> **Material for the task**:
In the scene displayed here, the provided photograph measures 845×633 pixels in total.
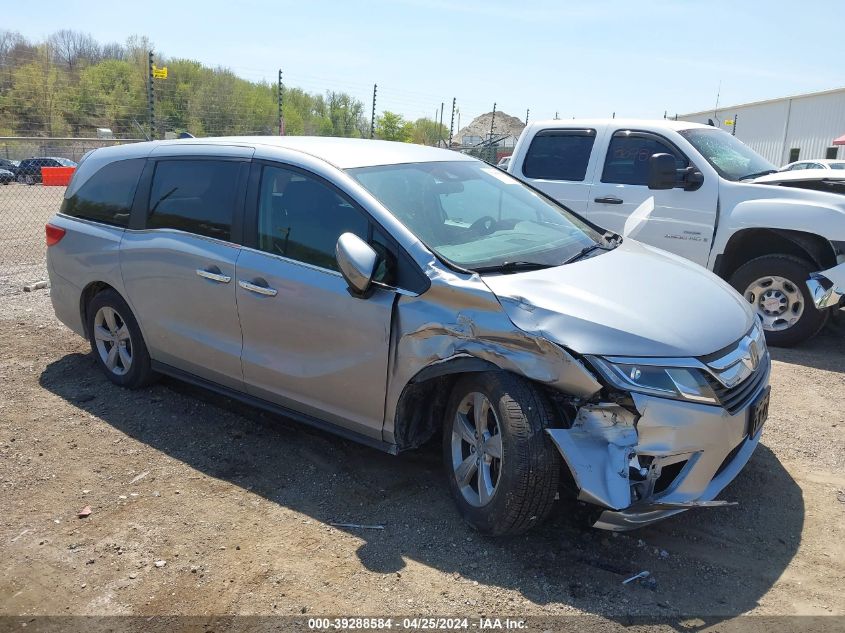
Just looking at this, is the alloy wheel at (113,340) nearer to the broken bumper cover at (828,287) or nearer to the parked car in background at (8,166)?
the broken bumper cover at (828,287)

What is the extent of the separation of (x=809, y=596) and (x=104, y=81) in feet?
98.8

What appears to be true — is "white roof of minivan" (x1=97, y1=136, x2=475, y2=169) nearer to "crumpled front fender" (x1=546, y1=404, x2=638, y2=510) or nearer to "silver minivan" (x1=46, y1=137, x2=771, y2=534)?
"silver minivan" (x1=46, y1=137, x2=771, y2=534)

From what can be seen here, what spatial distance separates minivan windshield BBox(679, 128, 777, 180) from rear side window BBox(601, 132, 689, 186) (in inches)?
10.8

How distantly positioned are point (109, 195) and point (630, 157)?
4.79 meters

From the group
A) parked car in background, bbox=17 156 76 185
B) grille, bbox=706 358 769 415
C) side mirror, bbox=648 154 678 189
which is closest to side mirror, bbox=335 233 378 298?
grille, bbox=706 358 769 415

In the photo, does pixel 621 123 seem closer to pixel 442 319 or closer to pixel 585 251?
pixel 585 251

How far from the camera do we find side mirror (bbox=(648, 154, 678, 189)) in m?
6.55

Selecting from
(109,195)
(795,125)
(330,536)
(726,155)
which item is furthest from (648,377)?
(795,125)

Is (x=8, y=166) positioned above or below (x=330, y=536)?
above

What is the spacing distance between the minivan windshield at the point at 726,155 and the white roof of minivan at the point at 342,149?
3261 mm

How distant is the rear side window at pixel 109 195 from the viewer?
498 centimetres

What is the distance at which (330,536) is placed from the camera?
3434mm

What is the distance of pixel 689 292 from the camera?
3543 mm

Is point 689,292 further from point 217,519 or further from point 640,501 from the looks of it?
point 217,519
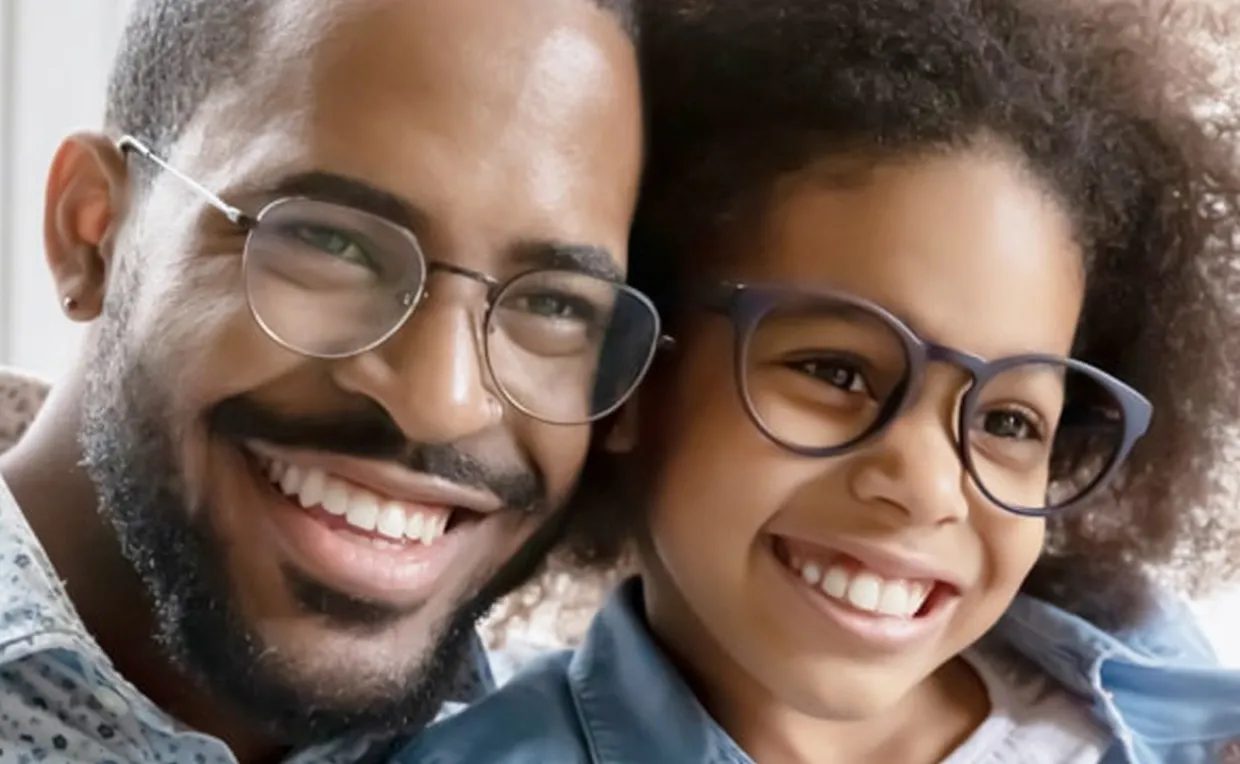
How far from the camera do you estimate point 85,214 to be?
3.41 feet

> **Aim**: Recast every line of the rows above as a JSON list of strings, one string per line. Omit blank lines and the pictures.

> **Full answer**:
[
  "In the scene displayed here, the provided photograph measures 845×633 pixels in total.",
  "Just looking at this, is the alloy wheel at (113,340) nearer to the broken bumper cover at (828,287) or nearer to the parked car in background at (8,166)?",
  "the broken bumper cover at (828,287)",
  "What is the extent of the separation of (x=809, y=596) and (x=104, y=81) in feet?",
  "98.8",
  "What appears to be true — is \"white roof of minivan\" (x1=97, y1=136, x2=475, y2=169) nearer to \"crumpled front fender\" (x1=546, y1=404, x2=638, y2=510) or nearer to \"silver minivan\" (x1=46, y1=137, x2=771, y2=534)?",
  "\"silver minivan\" (x1=46, y1=137, x2=771, y2=534)",
  "From what can be seen here, what spatial distance separates minivan windshield BBox(679, 128, 777, 180) from rear side window BBox(601, 132, 689, 186) (in inches)?",
  "10.8",
  "How distantly positioned are point (109, 195) and point (630, 157)?",
  "4.79 meters",
  "From the group",
  "A) parked car in background, bbox=17 156 76 185",
  "B) grille, bbox=706 358 769 415",
  "C) side mirror, bbox=648 154 678 189",
  "which is closest to side mirror, bbox=335 233 378 298?",
  "grille, bbox=706 358 769 415",
  "In the photo, does pixel 621 123 seem closer to pixel 442 319 or closer to pixel 585 251?",
  "pixel 585 251",
  "How far from the camera do we find side mirror (bbox=(648, 154, 678, 189)) in m?",
  "6.55",
  "Selecting from",
  "(109,195)",
  "(795,125)",
  "(330,536)",
  "(726,155)",
  "which item is furthest from (648,377)?",
  "(795,125)",
  "Is (x=8, y=166) positioned above or below (x=330, y=536)?",
  "above",
  "What is the spacing distance between the minivan windshield at the point at 726,155 and the white roof of minivan at the point at 342,149?",
  "3261 mm",
  "How distant is the rear side window at pixel 109 195 from the viewer?",
  "498 centimetres",
  "What is the distance at which (330,536) is placed from the camera?",
  "3434mm",
  "What is the distance of pixel 689 292 from the camera?",
  "3543 mm",
  "Is point 689,292 further from point 217,519 or further from point 640,501 from the looks of it?",
  "point 217,519",
  "How far from the camera do you estimate point 85,214 to be?",
  "3.41 feet"
]